EXTRACT TO READ:

-- Opening Marker --

4. Empirical Performance and Benchmarking

HDP and its variants consistently outperform flat diffusion policies, conventional HRL, and non-hierarchical baselines across a range of simulated and real-world environments.

Robotic manipulation (RLBench, Franka Panda, CAN, SQUARE, etc.): Significant boosts in task success rates; e.g., HDP achieves 80.2% overall success on RLBench (vs. DP at 71.3%) and >94% on Franka-3Blocks after a single iteration of HD-ExpIt (Ma et al., 2024, Grislain et al., 5 Mar 2026).
Contact-rich and deformable tasks: Average improvements of 20.8% over Diffusion Policy via explicit contact guidance (Wang et al., 2024).
Complex navigation and continuous control (Maze2D, AntMaze, MuJoCo): HDP variants outpace hierarchical and non-hierarchical competitors, e.g., in Maze2D-Large: Diffuser at 123.0 vs. HDP at 155.8; AntMaze-Large: Diffuser fails (0.0) vs. HDP at 83.6 (Chen et al., 2024, Zeng et al., 26 Sep 2025).

-- Closing Marker --

SUPPLIED MATERIAL:
-- Opening Marker --

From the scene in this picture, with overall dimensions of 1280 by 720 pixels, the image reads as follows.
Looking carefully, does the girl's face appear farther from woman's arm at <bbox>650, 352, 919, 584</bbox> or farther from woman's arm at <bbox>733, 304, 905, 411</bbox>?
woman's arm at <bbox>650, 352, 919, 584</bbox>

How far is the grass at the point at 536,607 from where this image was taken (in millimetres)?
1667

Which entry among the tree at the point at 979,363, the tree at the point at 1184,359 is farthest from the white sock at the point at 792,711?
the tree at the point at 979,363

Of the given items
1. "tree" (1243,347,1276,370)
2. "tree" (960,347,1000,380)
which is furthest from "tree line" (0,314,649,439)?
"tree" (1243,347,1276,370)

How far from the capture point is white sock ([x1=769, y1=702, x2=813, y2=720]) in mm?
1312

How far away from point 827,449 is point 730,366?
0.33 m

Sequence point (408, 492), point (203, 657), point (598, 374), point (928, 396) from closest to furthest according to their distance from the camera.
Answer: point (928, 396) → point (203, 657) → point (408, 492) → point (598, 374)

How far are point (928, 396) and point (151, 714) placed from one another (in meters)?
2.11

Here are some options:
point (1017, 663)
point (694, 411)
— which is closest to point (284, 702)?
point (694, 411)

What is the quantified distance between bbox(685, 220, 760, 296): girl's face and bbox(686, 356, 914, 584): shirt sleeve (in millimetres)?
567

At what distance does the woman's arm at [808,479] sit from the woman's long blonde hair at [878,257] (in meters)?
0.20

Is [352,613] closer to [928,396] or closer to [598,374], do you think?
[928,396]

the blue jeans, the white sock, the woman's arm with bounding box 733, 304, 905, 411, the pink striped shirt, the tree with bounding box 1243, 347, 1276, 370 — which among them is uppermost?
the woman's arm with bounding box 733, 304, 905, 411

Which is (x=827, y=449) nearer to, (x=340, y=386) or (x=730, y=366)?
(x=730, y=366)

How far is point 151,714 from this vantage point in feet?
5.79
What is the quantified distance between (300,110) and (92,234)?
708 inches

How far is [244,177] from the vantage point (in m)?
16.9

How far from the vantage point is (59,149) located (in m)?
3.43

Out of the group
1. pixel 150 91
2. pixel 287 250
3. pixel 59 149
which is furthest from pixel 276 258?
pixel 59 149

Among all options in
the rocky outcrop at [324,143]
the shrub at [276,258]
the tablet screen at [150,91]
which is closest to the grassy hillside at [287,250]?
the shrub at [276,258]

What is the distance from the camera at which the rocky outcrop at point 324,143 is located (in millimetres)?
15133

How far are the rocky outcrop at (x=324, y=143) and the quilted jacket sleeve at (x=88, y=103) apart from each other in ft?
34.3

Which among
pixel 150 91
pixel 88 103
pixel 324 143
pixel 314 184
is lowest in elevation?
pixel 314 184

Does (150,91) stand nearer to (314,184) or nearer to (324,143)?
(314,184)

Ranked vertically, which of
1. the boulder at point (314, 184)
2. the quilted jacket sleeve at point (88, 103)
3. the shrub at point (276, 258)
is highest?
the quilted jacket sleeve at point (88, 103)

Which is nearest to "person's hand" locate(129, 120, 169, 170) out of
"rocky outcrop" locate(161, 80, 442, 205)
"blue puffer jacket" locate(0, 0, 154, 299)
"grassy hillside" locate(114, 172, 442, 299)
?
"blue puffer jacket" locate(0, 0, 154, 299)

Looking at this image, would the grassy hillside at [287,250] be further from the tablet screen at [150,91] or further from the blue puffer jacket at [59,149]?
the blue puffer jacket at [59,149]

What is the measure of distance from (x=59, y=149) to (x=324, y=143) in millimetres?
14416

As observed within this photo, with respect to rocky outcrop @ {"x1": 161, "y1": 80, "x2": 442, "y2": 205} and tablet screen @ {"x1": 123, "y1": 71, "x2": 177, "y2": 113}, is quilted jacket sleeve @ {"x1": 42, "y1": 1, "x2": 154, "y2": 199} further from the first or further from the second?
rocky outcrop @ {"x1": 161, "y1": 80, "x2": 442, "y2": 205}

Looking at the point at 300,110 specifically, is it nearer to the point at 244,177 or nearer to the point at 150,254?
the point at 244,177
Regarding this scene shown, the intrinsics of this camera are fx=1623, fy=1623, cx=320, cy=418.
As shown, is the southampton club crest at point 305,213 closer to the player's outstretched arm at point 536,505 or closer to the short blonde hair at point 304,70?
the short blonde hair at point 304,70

-- Closing Marker --

EXERCISE:
Extend the HDP benchmarking text, picking up after its item on complex navigation and continuous control.

TASK RESPONSE:
Visuomotor and real-world bimanual manipulation: Triply-hierarchical H $^3$ DP yields +27.5% average improvement over diffusion baselines across 44 tasks (Lu et al., 12 May 2025).
Robustness and sample efficiency: DuSkill (HDP for skill learning) maintains high-performance under substantial cross-domain distribution shift and in low-data regimes (Kim et al., 2024).

5. Limitations and Open Research Questions

Limitations of HDP architectures—both noted empirically and discussed theoretically—include:

Error propagation: High-level planner errors, such as suboptimal NBP or contact predictions, propagate downstream; low-level controllers struggle to recover (Ma et al., 2024, Wang et al., 2024, Grislain et al., 5 Mar 2026).
Compounding imitation error: Supervised BC, while sample-efficient, is susceptible to compounding errors over long horizons (Ma et al., 2024).
Data reliance and coverage: Out-of-distribution states, rare contact modalities, or unrepresented domains challenge performance and generalization, especially for demonstration-driven learning (Wang et al., 2024, Kim et al., 2024).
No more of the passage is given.